En route the programme traversed the charms of the Gare de l’Est, a conversation with the author and railway enthusiast Andrew Martin, the faded glory of the Orient Express, and a friend of David Bowie reminiscing about his 1970s trip with the rockstar on the Trans-Siberian express, both shivering in their flimsy fashion gear. Later it rolled through more sobering territory of Holocaust transportations and the modern-day refugees boarding trains out of Ukraine.

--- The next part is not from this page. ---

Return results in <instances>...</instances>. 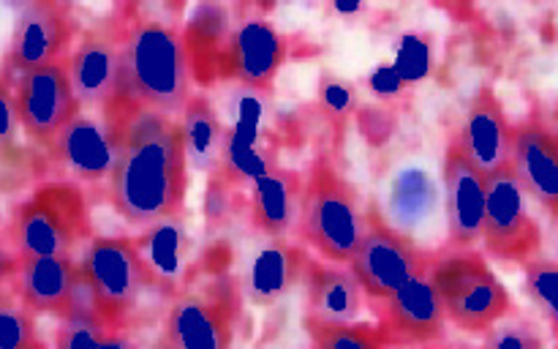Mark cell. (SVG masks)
I'll list each match as a JSON object with an SVG mask.
<instances>
[{"label": "cell", "mask_w": 558, "mask_h": 349, "mask_svg": "<svg viewBox=\"0 0 558 349\" xmlns=\"http://www.w3.org/2000/svg\"><path fill=\"white\" fill-rule=\"evenodd\" d=\"M114 136L109 205L129 227L145 229L185 213L189 153L180 120L114 96L101 109Z\"/></svg>", "instance_id": "1"}, {"label": "cell", "mask_w": 558, "mask_h": 349, "mask_svg": "<svg viewBox=\"0 0 558 349\" xmlns=\"http://www.w3.org/2000/svg\"><path fill=\"white\" fill-rule=\"evenodd\" d=\"M114 9L120 16V80L114 96L180 120L196 80L178 9L147 3H120Z\"/></svg>", "instance_id": "2"}, {"label": "cell", "mask_w": 558, "mask_h": 349, "mask_svg": "<svg viewBox=\"0 0 558 349\" xmlns=\"http://www.w3.org/2000/svg\"><path fill=\"white\" fill-rule=\"evenodd\" d=\"M365 227H368V210H363L354 183L327 153H319L305 174L294 238L300 240V245L314 249L322 260L349 265L363 240Z\"/></svg>", "instance_id": "3"}, {"label": "cell", "mask_w": 558, "mask_h": 349, "mask_svg": "<svg viewBox=\"0 0 558 349\" xmlns=\"http://www.w3.org/2000/svg\"><path fill=\"white\" fill-rule=\"evenodd\" d=\"M96 238L90 205L80 183L49 180L11 210L5 240L14 260L25 256H65L74 260L76 249Z\"/></svg>", "instance_id": "4"}, {"label": "cell", "mask_w": 558, "mask_h": 349, "mask_svg": "<svg viewBox=\"0 0 558 349\" xmlns=\"http://www.w3.org/2000/svg\"><path fill=\"white\" fill-rule=\"evenodd\" d=\"M243 298V284L232 273H194L169 300L163 333L178 349H234Z\"/></svg>", "instance_id": "5"}, {"label": "cell", "mask_w": 558, "mask_h": 349, "mask_svg": "<svg viewBox=\"0 0 558 349\" xmlns=\"http://www.w3.org/2000/svg\"><path fill=\"white\" fill-rule=\"evenodd\" d=\"M80 267L93 305L107 322V327L136 330L142 303H145L147 294H158V289L147 267L142 265L134 238H129V234H96L85 245Z\"/></svg>", "instance_id": "6"}, {"label": "cell", "mask_w": 558, "mask_h": 349, "mask_svg": "<svg viewBox=\"0 0 558 349\" xmlns=\"http://www.w3.org/2000/svg\"><path fill=\"white\" fill-rule=\"evenodd\" d=\"M430 281L445 305L447 322L463 333H488L512 314V298L474 249H439L430 262Z\"/></svg>", "instance_id": "7"}, {"label": "cell", "mask_w": 558, "mask_h": 349, "mask_svg": "<svg viewBox=\"0 0 558 349\" xmlns=\"http://www.w3.org/2000/svg\"><path fill=\"white\" fill-rule=\"evenodd\" d=\"M529 200L532 196L523 189L512 164L485 178V254L523 267L537 260L543 249V229Z\"/></svg>", "instance_id": "8"}, {"label": "cell", "mask_w": 558, "mask_h": 349, "mask_svg": "<svg viewBox=\"0 0 558 349\" xmlns=\"http://www.w3.org/2000/svg\"><path fill=\"white\" fill-rule=\"evenodd\" d=\"M436 251L420 249L412 234L392 227L374 205L368 207V227L349 267L360 278L368 300H385L407 287L414 276L425 273Z\"/></svg>", "instance_id": "9"}, {"label": "cell", "mask_w": 558, "mask_h": 349, "mask_svg": "<svg viewBox=\"0 0 558 349\" xmlns=\"http://www.w3.org/2000/svg\"><path fill=\"white\" fill-rule=\"evenodd\" d=\"M74 9L60 0H31L20 9L5 49L3 69L11 76L71 58L80 38Z\"/></svg>", "instance_id": "10"}, {"label": "cell", "mask_w": 558, "mask_h": 349, "mask_svg": "<svg viewBox=\"0 0 558 349\" xmlns=\"http://www.w3.org/2000/svg\"><path fill=\"white\" fill-rule=\"evenodd\" d=\"M374 325L387 349L434 347L445 338L447 314L430 281V267L385 300H368Z\"/></svg>", "instance_id": "11"}, {"label": "cell", "mask_w": 558, "mask_h": 349, "mask_svg": "<svg viewBox=\"0 0 558 349\" xmlns=\"http://www.w3.org/2000/svg\"><path fill=\"white\" fill-rule=\"evenodd\" d=\"M20 129L38 147H52L60 131L82 112L69 76V60L14 76Z\"/></svg>", "instance_id": "12"}, {"label": "cell", "mask_w": 558, "mask_h": 349, "mask_svg": "<svg viewBox=\"0 0 558 349\" xmlns=\"http://www.w3.org/2000/svg\"><path fill=\"white\" fill-rule=\"evenodd\" d=\"M69 76L82 109L101 112L118 93L120 80V16L109 11L80 33L69 58Z\"/></svg>", "instance_id": "13"}, {"label": "cell", "mask_w": 558, "mask_h": 349, "mask_svg": "<svg viewBox=\"0 0 558 349\" xmlns=\"http://www.w3.org/2000/svg\"><path fill=\"white\" fill-rule=\"evenodd\" d=\"M445 213L447 249H472L483 240L485 174L472 161L458 134L445 153Z\"/></svg>", "instance_id": "14"}, {"label": "cell", "mask_w": 558, "mask_h": 349, "mask_svg": "<svg viewBox=\"0 0 558 349\" xmlns=\"http://www.w3.org/2000/svg\"><path fill=\"white\" fill-rule=\"evenodd\" d=\"M82 267L65 256H25L14 260L11 289L31 314L63 316L71 314L82 292Z\"/></svg>", "instance_id": "15"}, {"label": "cell", "mask_w": 558, "mask_h": 349, "mask_svg": "<svg viewBox=\"0 0 558 349\" xmlns=\"http://www.w3.org/2000/svg\"><path fill=\"white\" fill-rule=\"evenodd\" d=\"M512 169L537 205L558 218V125L532 112L515 123Z\"/></svg>", "instance_id": "16"}, {"label": "cell", "mask_w": 558, "mask_h": 349, "mask_svg": "<svg viewBox=\"0 0 558 349\" xmlns=\"http://www.w3.org/2000/svg\"><path fill=\"white\" fill-rule=\"evenodd\" d=\"M134 243L158 294L172 300L194 276V238L189 232L185 213L150 224L136 234Z\"/></svg>", "instance_id": "17"}, {"label": "cell", "mask_w": 558, "mask_h": 349, "mask_svg": "<svg viewBox=\"0 0 558 349\" xmlns=\"http://www.w3.org/2000/svg\"><path fill=\"white\" fill-rule=\"evenodd\" d=\"M311 256L305 245L267 238L254 245L245 260L243 294L256 305H270L287 298L298 284H305Z\"/></svg>", "instance_id": "18"}, {"label": "cell", "mask_w": 558, "mask_h": 349, "mask_svg": "<svg viewBox=\"0 0 558 349\" xmlns=\"http://www.w3.org/2000/svg\"><path fill=\"white\" fill-rule=\"evenodd\" d=\"M52 156L58 158L60 167L69 174H74L82 183H101L109 180L114 169V136L109 129V120L93 118L82 109L63 131H60L58 142L52 147Z\"/></svg>", "instance_id": "19"}, {"label": "cell", "mask_w": 558, "mask_h": 349, "mask_svg": "<svg viewBox=\"0 0 558 349\" xmlns=\"http://www.w3.org/2000/svg\"><path fill=\"white\" fill-rule=\"evenodd\" d=\"M463 147L477 164L480 172L488 174L512 164V140H515V125L510 123L505 112V104L494 93V87L483 85L477 96L472 98L466 123L458 131Z\"/></svg>", "instance_id": "20"}, {"label": "cell", "mask_w": 558, "mask_h": 349, "mask_svg": "<svg viewBox=\"0 0 558 349\" xmlns=\"http://www.w3.org/2000/svg\"><path fill=\"white\" fill-rule=\"evenodd\" d=\"M363 309L365 289L352 267L341 262L311 260L308 276H305L303 322L347 325V322H360Z\"/></svg>", "instance_id": "21"}, {"label": "cell", "mask_w": 558, "mask_h": 349, "mask_svg": "<svg viewBox=\"0 0 558 349\" xmlns=\"http://www.w3.org/2000/svg\"><path fill=\"white\" fill-rule=\"evenodd\" d=\"M303 185L305 178L298 169L278 167V164L256 169L251 183V224L256 232L265 238L289 240L298 227Z\"/></svg>", "instance_id": "22"}, {"label": "cell", "mask_w": 558, "mask_h": 349, "mask_svg": "<svg viewBox=\"0 0 558 349\" xmlns=\"http://www.w3.org/2000/svg\"><path fill=\"white\" fill-rule=\"evenodd\" d=\"M287 60V38L265 16H243L234 22L229 47V76L256 91H270Z\"/></svg>", "instance_id": "23"}, {"label": "cell", "mask_w": 558, "mask_h": 349, "mask_svg": "<svg viewBox=\"0 0 558 349\" xmlns=\"http://www.w3.org/2000/svg\"><path fill=\"white\" fill-rule=\"evenodd\" d=\"M234 20L223 3H199L183 27L191 71L199 85H213L229 76V47H232Z\"/></svg>", "instance_id": "24"}, {"label": "cell", "mask_w": 558, "mask_h": 349, "mask_svg": "<svg viewBox=\"0 0 558 349\" xmlns=\"http://www.w3.org/2000/svg\"><path fill=\"white\" fill-rule=\"evenodd\" d=\"M180 125H183L185 153H189L191 167L196 172H216L227 156L229 134L218 112L213 109L210 98L194 93L183 118H180Z\"/></svg>", "instance_id": "25"}, {"label": "cell", "mask_w": 558, "mask_h": 349, "mask_svg": "<svg viewBox=\"0 0 558 349\" xmlns=\"http://www.w3.org/2000/svg\"><path fill=\"white\" fill-rule=\"evenodd\" d=\"M436 200H439V191H436L434 178L423 169H407L392 180L385 218H390L392 227L409 234L434 216Z\"/></svg>", "instance_id": "26"}, {"label": "cell", "mask_w": 558, "mask_h": 349, "mask_svg": "<svg viewBox=\"0 0 558 349\" xmlns=\"http://www.w3.org/2000/svg\"><path fill=\"white\" fill-rule=\"evenodd\" d=\"M107 330V322L101 320V314L93 305L87 284H82L74 309H71L69 316L60 320V327L54 330V349H101Z\"/></svg>", "instance_id": "27"}, {"label": "cell", "mask_w": 558, "mask_h": 349, "mask_svg": "<svg viewBox=\"0 0 558 349\" xmlns=\"http://www.w3.org/2000/svg\"><path fill=\"white\" fill-rule=\"evenodd\" d=\"M311 338L308 349H387L374 322H347V325H319L303 322Z\"/></svg>", "instance_id": "28"}, {"label": "cell", "mask_w": 558, "mask_h": 349, "mask_svg": "<svg viewBox=\"0 0 558 349\" xmlns=\"http://www.w3.org/2000/svg\"><path fill=\"white\" fill-rule=\"evenodd\" d=\"M319 101L322 112H325L327 123L336 131V147L341 151L343 134H347L349 123H352L354 112H357V96H354L352 82L341 80L336 74H322L319 80Z\"/></svg>", "instance_id": "29"}, {"label": "cell", "mask_w": 558, "mask_h": 349, "mask_svg": "<svg viewBox=\"0 0 558 349\" xmlns=\"http://www.w3.org/2000/svg\"><path fill=\"white\" fill-rule=\"evenodd\" d=\"M36 341V314H31L9 287L0 294V349H31Z\"/></svg>", "instance_id": "30"}, {"label": "cell", "mask_w": 558, "mask_h": 349, "mask_svg": "<svg viewBox=\"0 0 558 349\" xmlns=\"http://www.w3.org/2000/svg\"><path fill=\"white\" fill-rule=\"evenodd\" d=\"M526 292L548 320L558 344V260L537 256L526 265Z\"/></svg>", "instance_id": "31"}, {"label": "cell", "mask_w": 558, "mask_h": 349, "mask_svg": "<svg viewBox=\"0 0 558 349\" xmlns=\"http://www.w3.org/2000/svg\"><path fill=\"white\" fill-rule=\"evenodd\" d=\"M485 349H545V336L529 316H505L485 333Z\"/></svg>", "instance_id": "32"}, {"label": "cell", "mask_w": 558, "mask_h": 349, "mask_svg": "<svg viewBox=\"0 0 558 349\" xmlns=\"http://www.w3.org/2000/svg\"><path fill=\"white\" fill-rule=\"evenodd\" d=\"M430 65V36H420V33H407L401 38V49H398L396 71L407 82L420 80L428 74Z\"/></svg>", "instance_id": "33"}, {"label": "cell", "mask_w": 558, "mask_h": 349, "mask_svg": "<svg viewBox=\"0 0 558 349\" xmlns=\"http://www.w3.org/2000/svg\"><path fill=\"white\" fill-rule=\"evenodd\" d=\"M16 129H20V118H16L14 104V76L0 65V153L14 147Z\"/></svg>", "instance_id": "34"}, {"label": "cell", "mask_w": 558, "mask_h": 349, "mask_svg": "<svg viewBox=\"0 0 558 349\" xmlns=\"http://www.w3.org/2000/svg\"><path fill=\"white\" fill-rule=\"evenodd\" d=\"M407 85L409 82L398 74L396 65H381V69H376V74L371 76V87H374V93L376 96L387 98V101H390V98L403 96V93H407Z\"/></svg>", "instance_id": "35"}, {"label": "cell", "mask_w": 558, "mask_h": 349, "mask_svg": "<svg viewBox=\"0 0 558 349\" xmlns=\"http://www.w3.org/2000/svg\"><path fill=\"white\" fill-rule=\"evenodd\" d=\"M101 349H145V344L136 336V330H129V327H109L101 341Z\"/></svg>", "instance_id": "36"}, {"label": "cell", "mask_w": 558, "mask_h": 349, "mask_svg": "<svg viewBox=\"0 0 558 349\" xmlns=\"http://www.w3.org/2000/svg\"><path fill=\"white\" fill-rule=\"evenodd\" d=\"M11 273H14V256H11L9 262H3V265H0V294L5 292V284H9V278H11Z\"/></svg>", "instance_id": "37"}, {"label": "cell", "mask_w": 558, "mask_h": 349, "mask_svg": "<svg viewBox=\"0 0 558 349\" xmlns=\"http://www.w3.org/2000/svg\"><path fill=\"white\" fill-rule=\"evenodd\" d=\"M150 349H178V344H174L172 338H169L167 333L161 330V333H158V336H156V341L150 344Z\"/></svg>", "instance_id": "38"}, {"label": "cell", "mask_w": 558, "mask_h": 349, "mask_svg": "<svg viewBox=\"0 0 558 349\" xmlns=\"http://www.w3.org/2000/svg\"><path fill=\"white\" fill-rule=\"evenodd\" d=\"M31 349H49V347H47V344H44V341H41V338H38V341H36V344H33V347H31Z\"/></svg>", "instance_id": "39"}, {"label": "cell", "mask_w": 558, "mask_h": 349, "mask_svg": "<svg viewBox=\"0 0 558 349\" xmlns=\"http://www.w3.org/2000/svg\"><path fill=\"white\" fill-rule=\"evenodd\" d=\"M441 349H485V347H441Z\"/></svg>", "instance_id": "40"}, {"label": "cell", "mask_w": 558, "mask_h": 349, "mask_svg": "<svg viewBox=\"0 0 558 349\" xmlns=\"http://www.w3.org/2000/svg\"><path fill=\"white\" fill-rule=\"evenodd\" d=\"M0 224H3V218H0Z\"/></svg>", "instance_id": "41"}]
</instances>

Clare’s narration was often lushly romantic, recalling his arrival in Paris as a wide-eyed 17-year-old, but it fitted well with the spirit of its subject. And I know I’ve said this before – but this really is one to listen to in bed, in the pitch dark. Even better, pretend you’re in a couchette.

Does Interrailing hold the same heady magic for youth today? Catherine Carr’s timely, touching series of 15-minute investigations into the mindset of teenage boys suggests that they’re at home much more, worrying. Steeped in the internet, stalled by Covid and confused by porn, they talk about the social pressure to be strong, good-looking and well off while navigating conflicting social signals. ‘There’s a lot of weight on your shoulders,’ said one. Sadly, I don’t think he meant a backpack.